■ **PASSAGE TO READ**:
Physical activity raises self-esteem, so use these tips to get the girls in your life moving!
When talking with preteen girls about the importance of exercise, keep the message simple: strong is beautiful. That’s what Stephanie Churchill, a personal trainer in Hamilton, Ont., and a mom to 14-year-old twins, does.
“My girls have been brought up with the message that strength is good,” Churchill says. “We’ve never put the focus on being slim but on exercising and eating to be strong.”
For many of us, the challenge is to promote fitness while steering clear of the dreaded F and D words (“fat” and “diet”). We want our girls to benefit from the confidence boost and health effects of regular exercise, but we don’t want them to think we’re encouraging them to work out because we think they’re overweight.
By focusing on strength, you can cut the likelihood of sending mixed messages. Convey that being healthy is what you’re after, not skinny mini.
Promoting exercise takes time. It requires a consistent approach to a healthy lifestyle, not just a once-a-year weekend bootcamp. And starting by taking your daughter shopping for cross-trainers or a gym bag doesn’t hurt! Here are some simple ways to stay on message.
Get Yourself Moving
“I think it’s important to lead by example,” says Churchill, who works out most days of the week and has competed in body-building competitions.

■ **SUPPLIED DATA**:
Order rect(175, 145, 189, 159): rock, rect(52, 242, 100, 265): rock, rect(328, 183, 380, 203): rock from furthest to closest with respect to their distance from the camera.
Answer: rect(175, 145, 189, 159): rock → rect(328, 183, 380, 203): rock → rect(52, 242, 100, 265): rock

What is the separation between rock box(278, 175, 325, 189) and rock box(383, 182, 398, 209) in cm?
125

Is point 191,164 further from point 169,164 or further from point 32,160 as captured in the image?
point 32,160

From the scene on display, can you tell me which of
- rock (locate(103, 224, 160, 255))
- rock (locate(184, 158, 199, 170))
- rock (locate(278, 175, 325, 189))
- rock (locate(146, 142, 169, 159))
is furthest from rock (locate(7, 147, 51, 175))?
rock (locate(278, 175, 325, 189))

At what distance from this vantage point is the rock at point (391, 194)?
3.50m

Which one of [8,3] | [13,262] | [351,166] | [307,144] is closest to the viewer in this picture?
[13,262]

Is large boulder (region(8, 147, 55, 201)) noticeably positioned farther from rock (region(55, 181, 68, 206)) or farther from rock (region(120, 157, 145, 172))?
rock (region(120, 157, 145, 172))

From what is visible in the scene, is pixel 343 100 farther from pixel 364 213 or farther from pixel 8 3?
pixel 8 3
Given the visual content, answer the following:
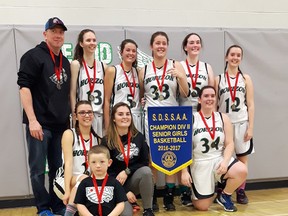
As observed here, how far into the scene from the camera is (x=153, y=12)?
4086 mm

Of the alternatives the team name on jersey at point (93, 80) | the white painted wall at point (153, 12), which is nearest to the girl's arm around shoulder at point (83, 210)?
the team name on jersey at point (93, 80)

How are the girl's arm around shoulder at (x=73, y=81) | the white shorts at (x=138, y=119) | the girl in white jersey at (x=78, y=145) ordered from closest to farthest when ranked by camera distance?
the girl in white jersey at (x=78, y=145) < the girl's arm around shoulder at (x=73, y=81) < the white shorts at (x=138, y=119)

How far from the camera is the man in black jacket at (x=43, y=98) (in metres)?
2.72

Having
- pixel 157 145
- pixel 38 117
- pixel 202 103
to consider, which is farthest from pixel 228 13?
pixel 38 117

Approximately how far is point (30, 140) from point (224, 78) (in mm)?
2015

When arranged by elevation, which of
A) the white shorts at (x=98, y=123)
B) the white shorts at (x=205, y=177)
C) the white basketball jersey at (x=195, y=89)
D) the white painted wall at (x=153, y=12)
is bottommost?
the white shorts at (x=205, y=177)

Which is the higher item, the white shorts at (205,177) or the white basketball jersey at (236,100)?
the white basketball jersey at (236,100)

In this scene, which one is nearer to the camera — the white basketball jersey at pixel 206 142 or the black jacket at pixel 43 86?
the black jacket at pixel 43 86

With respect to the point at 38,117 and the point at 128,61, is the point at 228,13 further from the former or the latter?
the point at 38,117

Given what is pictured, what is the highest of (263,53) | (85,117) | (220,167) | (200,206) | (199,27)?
(199,27)

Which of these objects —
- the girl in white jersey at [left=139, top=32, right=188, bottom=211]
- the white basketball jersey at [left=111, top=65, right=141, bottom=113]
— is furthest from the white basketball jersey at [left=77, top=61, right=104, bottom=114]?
the girl in white jersey at [left=139, top=32, right=188, bottom=211]

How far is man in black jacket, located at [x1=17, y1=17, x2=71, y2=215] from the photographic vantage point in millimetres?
2719

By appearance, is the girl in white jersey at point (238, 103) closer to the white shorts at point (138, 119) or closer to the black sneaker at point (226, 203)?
the black sneaker at point (226, 203)

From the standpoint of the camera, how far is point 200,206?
3129mm
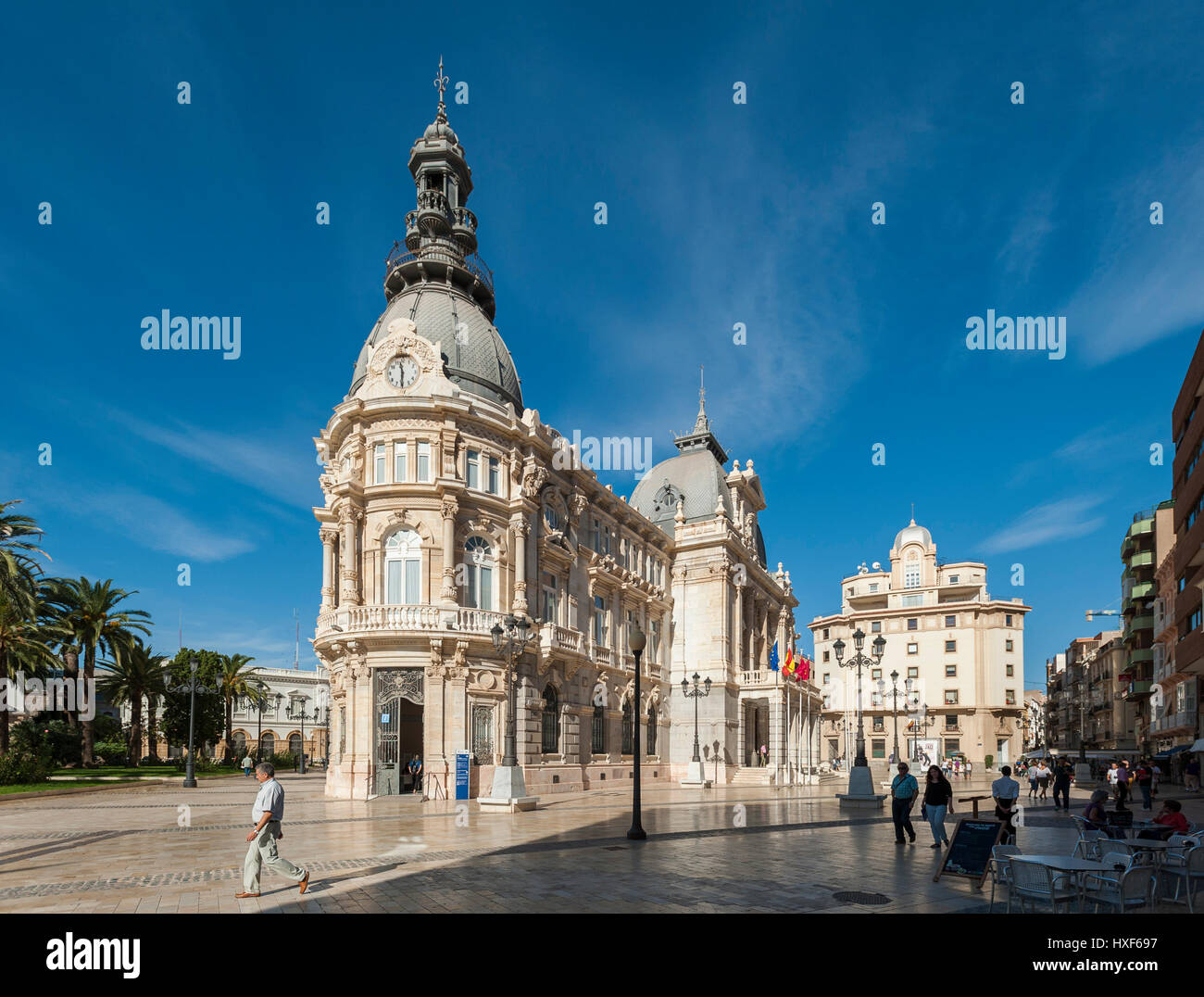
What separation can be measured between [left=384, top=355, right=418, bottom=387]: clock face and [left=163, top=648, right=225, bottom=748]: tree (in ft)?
121

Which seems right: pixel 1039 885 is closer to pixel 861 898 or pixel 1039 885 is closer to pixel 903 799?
pixel 861 898

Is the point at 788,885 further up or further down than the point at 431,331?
further down

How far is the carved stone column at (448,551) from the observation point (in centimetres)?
3353

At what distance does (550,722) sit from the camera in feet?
126

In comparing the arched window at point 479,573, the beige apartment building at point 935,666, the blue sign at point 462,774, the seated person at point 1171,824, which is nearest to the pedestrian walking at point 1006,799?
the seated person at point 1171,824

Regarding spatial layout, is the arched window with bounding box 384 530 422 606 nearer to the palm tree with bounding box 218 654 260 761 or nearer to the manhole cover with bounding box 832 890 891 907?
the manhole cover with bounding box 832 890 891 907

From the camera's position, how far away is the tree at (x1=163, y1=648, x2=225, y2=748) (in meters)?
62.9

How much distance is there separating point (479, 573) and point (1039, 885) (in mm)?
27654

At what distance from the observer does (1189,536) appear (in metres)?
43.7

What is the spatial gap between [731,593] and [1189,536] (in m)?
24.8

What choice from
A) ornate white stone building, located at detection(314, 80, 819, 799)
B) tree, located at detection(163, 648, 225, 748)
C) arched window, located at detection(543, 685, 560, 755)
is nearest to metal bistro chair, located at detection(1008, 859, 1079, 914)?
ornate white stone building, located at detection(314, 80, 819, 799)

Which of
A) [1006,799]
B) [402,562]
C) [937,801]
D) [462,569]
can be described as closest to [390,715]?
[402,562]
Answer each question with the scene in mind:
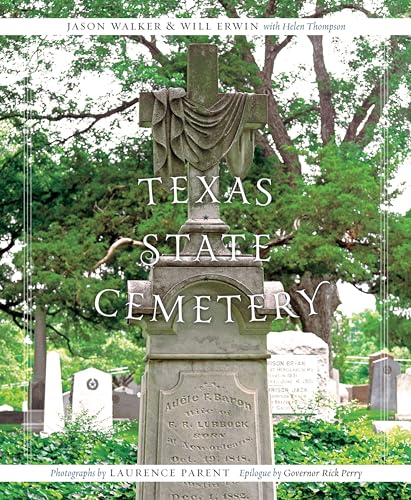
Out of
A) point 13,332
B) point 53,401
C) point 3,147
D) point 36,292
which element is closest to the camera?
point 53,401

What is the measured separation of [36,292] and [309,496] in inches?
412

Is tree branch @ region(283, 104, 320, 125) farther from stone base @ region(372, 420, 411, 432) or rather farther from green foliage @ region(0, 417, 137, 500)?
green foliage @ region(0, 417, 137, 500)

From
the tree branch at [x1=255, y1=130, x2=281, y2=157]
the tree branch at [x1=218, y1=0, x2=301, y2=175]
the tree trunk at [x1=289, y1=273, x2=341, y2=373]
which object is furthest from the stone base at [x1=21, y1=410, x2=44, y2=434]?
the tree branch at [x1=218, y1=0, x2=301, y2=175]

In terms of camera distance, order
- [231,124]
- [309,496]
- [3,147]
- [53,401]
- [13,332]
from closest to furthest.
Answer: [231,124] → [309,496] → [53,401] → [3,147] → [13,332]

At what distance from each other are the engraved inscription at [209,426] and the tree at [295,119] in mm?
10052

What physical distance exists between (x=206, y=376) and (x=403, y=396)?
13031mm

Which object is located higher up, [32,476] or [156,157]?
[156,157]

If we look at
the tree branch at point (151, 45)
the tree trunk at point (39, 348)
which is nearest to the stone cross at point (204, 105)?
the tree branch at point (151, 45)

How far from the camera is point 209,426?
6.77 metres

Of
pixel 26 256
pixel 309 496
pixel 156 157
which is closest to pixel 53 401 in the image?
pixel 26 256

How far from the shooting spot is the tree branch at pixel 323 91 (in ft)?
68.5

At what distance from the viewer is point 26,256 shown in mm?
16688

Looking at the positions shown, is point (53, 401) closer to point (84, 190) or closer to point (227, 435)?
point (84, 190)

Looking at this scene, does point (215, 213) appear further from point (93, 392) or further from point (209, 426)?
point (93, 392)
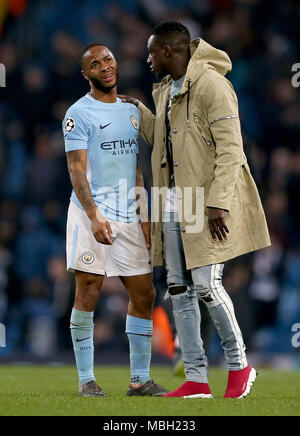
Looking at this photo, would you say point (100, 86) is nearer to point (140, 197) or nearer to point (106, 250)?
point (140, 197)

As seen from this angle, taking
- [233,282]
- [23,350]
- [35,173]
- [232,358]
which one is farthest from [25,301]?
[232,358]

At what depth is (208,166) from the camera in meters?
5.05

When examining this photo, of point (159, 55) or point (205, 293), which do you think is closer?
point (205, 293)

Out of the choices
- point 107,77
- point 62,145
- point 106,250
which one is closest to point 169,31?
point 107,77

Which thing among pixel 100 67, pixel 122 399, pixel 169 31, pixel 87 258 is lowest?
pixel 122 399

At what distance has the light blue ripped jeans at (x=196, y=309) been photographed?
491cm

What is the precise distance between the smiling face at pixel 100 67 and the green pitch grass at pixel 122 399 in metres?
1.73

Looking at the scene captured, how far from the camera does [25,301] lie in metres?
9.85

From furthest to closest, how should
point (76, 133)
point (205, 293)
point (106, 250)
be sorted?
point (106, 250) < point (76, 133) < point (205, 293)

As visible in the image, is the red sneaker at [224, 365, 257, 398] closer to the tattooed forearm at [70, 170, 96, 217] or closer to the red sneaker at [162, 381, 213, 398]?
the red sneaker at [162, 381, 213, 398]

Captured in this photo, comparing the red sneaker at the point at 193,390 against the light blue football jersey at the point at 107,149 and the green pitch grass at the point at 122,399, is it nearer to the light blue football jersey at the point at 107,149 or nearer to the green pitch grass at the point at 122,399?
the green pitch grass at the point at 122,399

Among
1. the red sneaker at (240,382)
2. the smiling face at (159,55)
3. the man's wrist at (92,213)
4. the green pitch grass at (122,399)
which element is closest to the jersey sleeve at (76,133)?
the man's wrist at (92,213)

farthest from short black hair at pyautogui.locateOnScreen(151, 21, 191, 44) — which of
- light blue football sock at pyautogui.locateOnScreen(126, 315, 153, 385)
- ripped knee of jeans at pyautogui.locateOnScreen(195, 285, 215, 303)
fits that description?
light blue football sock at pyautogui.locateOnScreen(126, 315, 153, 385)

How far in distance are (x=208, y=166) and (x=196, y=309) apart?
771mm
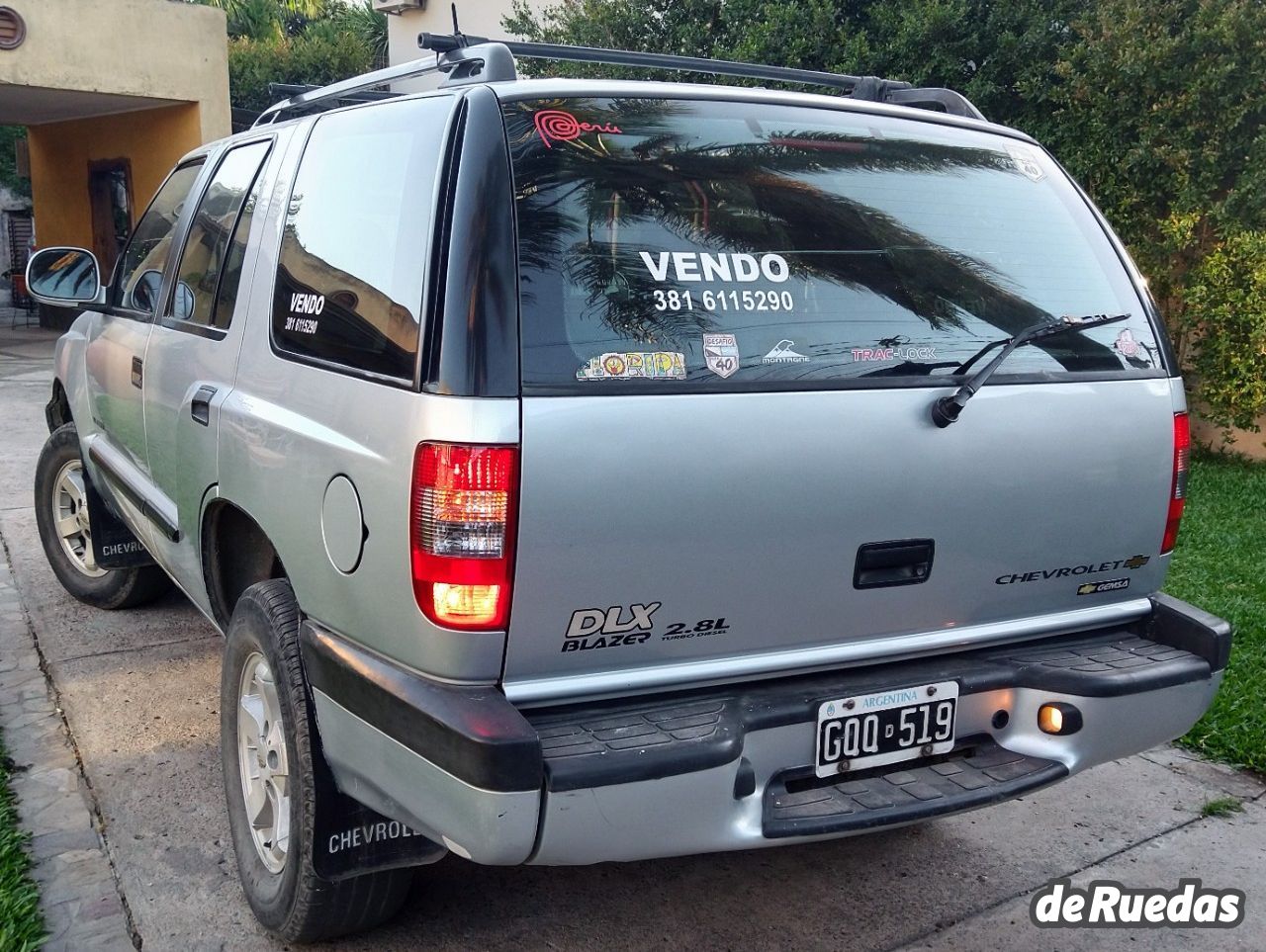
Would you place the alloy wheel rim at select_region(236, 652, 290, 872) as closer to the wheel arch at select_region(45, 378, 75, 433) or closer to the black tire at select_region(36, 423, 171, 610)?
the black tire at select_region(36, 423, 171, 610)

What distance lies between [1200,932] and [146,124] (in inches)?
647

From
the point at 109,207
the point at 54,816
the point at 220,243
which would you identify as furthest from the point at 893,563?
the point at 109,207

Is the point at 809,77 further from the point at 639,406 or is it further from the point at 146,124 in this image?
the point at 146,124

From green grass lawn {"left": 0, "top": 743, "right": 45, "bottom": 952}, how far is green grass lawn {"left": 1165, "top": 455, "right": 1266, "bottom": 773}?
12.1ft

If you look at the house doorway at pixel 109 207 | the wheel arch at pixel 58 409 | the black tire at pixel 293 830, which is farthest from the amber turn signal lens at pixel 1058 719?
the house doorway at pixel 109 207

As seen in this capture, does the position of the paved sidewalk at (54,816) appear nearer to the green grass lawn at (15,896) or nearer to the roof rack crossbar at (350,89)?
the green grass lawn at (15,896)

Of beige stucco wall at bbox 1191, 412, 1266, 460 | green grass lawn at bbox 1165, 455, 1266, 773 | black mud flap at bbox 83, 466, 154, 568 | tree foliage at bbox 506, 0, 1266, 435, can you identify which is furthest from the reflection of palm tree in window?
beige stucco wall at bbox 1191, 412, 1266, 460

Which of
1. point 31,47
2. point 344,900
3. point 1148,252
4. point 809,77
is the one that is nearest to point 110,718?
point 344,900

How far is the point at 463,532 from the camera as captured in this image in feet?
7.25

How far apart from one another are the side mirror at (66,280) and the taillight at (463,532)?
9.84 feet

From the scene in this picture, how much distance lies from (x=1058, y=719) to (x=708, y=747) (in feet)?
3.07

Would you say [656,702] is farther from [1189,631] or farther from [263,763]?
[1189,631]

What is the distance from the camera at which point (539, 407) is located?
2230 millimetres

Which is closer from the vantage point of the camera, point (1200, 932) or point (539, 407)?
point (539, 407)
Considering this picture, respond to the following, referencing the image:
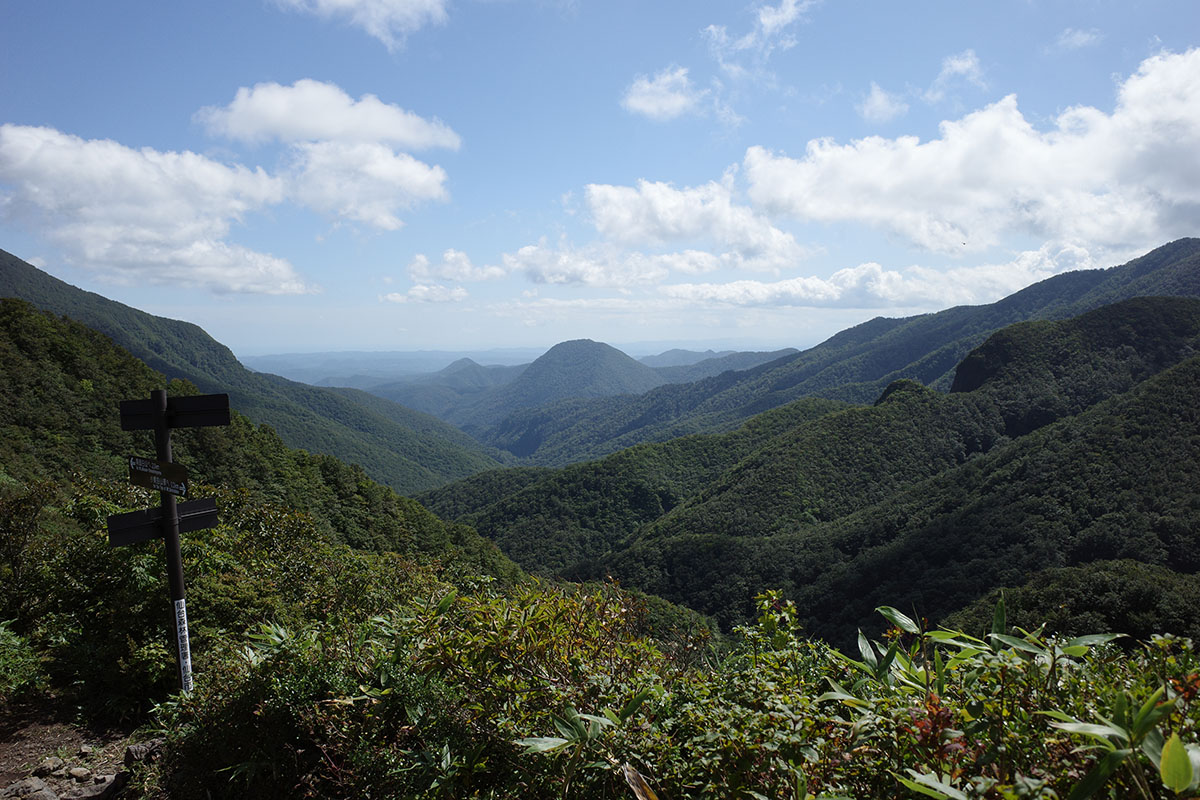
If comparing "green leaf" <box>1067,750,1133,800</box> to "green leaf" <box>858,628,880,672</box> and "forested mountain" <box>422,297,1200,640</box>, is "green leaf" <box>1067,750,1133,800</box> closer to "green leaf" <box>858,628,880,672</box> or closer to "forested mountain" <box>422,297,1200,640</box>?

■ **TASK DETAILS**: In the article on exercise for preteen girls, what simple message does it recommend giving girls about exercise? These rows were taken from a separate source.

■ **ANSWER SECTION**: Strong is beautiful.